**Source passage**
=== Begin Enclosure ===
By Felicia Vance
With open enrollment under the Affordable Care Act set to begin Oct. 1, officials at the new health insurance Marketplaces are gearing up to help consumers.
Call centers have been launched. “Navigators” to help consumers are being trained. Ad campaigns are under way in the states operating their own Marketplaces.
And the crooks are already at work, too, eager to pretend to help people enroll as they steal personal information, money, or both.
Health care scams are increasing, officials say, and they expect the trend to get worse. “ACA scams are a top priority for the FTC [Federal Trade Commission], and we expect to receive more consumer complaints about them when the health insurance Exchanges get started,” says Frank Dorman, an FTC spokesman.
Even savvy consumers might listen to a scammer’s pitch without realizing that it’s bogus because there’s so much confusion about the health care law. In an August poll, the Kaiser Family Foundation found that 51% of Americans don’t understand how the law will affect them.
=== End Enclosure ===
**Problem statement**
In the article on health care scams, what share of Americans did the Kaiser Family Foundation's August poll find do not understand how the law will affect them? The entries come from a different source than the article.

**Recorded data**
=== Begin Enclosure ===
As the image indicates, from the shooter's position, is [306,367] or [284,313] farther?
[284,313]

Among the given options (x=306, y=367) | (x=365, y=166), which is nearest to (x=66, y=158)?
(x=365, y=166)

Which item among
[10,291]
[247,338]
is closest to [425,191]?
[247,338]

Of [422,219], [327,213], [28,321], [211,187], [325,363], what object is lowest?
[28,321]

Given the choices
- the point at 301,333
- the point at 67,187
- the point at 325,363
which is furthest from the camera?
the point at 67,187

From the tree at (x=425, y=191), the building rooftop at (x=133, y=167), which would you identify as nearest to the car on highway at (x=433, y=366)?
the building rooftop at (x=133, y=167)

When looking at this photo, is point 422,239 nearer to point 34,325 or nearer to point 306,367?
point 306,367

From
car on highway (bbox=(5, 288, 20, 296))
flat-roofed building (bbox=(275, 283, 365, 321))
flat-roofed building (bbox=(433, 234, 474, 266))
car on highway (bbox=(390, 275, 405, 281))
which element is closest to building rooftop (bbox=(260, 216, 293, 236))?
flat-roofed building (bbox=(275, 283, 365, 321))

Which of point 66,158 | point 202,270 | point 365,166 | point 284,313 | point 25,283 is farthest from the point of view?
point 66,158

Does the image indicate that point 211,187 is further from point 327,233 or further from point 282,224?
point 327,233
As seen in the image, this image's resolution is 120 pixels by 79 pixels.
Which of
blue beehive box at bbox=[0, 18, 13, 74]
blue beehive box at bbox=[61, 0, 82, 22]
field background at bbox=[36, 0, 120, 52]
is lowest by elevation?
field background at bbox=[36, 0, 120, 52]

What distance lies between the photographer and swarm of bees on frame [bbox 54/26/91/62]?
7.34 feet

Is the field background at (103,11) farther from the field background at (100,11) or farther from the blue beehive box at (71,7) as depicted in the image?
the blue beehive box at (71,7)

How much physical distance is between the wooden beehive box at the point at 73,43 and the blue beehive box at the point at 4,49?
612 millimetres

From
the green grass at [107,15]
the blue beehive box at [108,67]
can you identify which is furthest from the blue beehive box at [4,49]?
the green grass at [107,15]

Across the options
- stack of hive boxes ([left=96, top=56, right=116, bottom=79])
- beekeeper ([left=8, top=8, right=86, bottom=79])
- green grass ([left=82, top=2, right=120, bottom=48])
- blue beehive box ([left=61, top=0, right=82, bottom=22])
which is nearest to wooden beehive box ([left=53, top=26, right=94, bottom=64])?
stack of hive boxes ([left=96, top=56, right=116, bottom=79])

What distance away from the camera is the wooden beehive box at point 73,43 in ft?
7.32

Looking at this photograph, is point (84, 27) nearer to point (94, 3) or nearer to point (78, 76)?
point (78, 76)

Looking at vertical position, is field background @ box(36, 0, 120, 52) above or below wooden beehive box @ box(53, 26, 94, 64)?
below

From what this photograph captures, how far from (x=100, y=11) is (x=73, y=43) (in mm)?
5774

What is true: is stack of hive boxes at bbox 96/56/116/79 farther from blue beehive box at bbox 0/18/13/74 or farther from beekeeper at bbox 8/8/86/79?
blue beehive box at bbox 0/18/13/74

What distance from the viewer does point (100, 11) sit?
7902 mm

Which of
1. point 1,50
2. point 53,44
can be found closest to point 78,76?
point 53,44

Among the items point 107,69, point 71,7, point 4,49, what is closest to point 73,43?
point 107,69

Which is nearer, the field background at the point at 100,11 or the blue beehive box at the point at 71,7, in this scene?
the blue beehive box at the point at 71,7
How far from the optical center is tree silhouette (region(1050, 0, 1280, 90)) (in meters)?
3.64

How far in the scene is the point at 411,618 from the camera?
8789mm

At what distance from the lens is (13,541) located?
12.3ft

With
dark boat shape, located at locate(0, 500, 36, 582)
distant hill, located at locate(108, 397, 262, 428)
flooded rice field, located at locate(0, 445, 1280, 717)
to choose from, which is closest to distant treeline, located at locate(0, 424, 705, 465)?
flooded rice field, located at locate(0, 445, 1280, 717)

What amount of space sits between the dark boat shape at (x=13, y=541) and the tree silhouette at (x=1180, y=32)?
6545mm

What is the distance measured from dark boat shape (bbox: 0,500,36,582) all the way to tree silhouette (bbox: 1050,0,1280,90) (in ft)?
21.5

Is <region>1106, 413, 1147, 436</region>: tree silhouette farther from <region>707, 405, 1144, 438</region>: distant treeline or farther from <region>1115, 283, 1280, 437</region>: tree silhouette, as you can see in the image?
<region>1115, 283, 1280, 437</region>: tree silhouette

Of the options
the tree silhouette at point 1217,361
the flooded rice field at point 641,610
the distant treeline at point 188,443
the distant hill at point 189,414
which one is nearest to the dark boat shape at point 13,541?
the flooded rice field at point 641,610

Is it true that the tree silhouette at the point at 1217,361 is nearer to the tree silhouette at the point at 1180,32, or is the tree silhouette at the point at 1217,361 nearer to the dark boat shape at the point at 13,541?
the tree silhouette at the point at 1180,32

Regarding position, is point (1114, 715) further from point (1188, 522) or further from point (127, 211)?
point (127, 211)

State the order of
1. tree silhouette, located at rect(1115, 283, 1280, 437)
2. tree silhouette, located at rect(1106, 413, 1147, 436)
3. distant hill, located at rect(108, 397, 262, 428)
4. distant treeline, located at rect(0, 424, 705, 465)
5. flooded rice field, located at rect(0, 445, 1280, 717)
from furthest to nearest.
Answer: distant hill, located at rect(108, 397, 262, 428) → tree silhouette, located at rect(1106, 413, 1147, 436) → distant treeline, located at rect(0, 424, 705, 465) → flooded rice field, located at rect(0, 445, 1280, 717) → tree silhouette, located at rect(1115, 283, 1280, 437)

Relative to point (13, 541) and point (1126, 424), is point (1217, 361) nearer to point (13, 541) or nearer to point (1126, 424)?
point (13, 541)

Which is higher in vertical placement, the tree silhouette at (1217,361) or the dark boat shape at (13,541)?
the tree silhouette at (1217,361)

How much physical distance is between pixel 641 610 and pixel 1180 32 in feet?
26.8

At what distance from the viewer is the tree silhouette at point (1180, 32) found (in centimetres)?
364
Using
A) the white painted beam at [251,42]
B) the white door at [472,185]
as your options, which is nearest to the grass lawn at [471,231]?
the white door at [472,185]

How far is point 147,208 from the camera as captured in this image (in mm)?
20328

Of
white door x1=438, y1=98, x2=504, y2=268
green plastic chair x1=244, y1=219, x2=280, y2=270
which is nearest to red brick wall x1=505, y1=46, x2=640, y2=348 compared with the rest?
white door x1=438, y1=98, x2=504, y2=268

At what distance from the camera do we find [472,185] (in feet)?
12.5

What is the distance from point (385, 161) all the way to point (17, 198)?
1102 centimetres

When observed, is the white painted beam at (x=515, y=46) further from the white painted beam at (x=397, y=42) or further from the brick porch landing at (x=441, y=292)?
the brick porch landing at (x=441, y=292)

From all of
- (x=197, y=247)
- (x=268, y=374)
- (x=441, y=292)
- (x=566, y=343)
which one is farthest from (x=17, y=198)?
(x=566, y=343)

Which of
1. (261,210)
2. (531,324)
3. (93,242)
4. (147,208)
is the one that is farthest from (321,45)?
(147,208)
=== End Enclosure ===
**Answer**
51%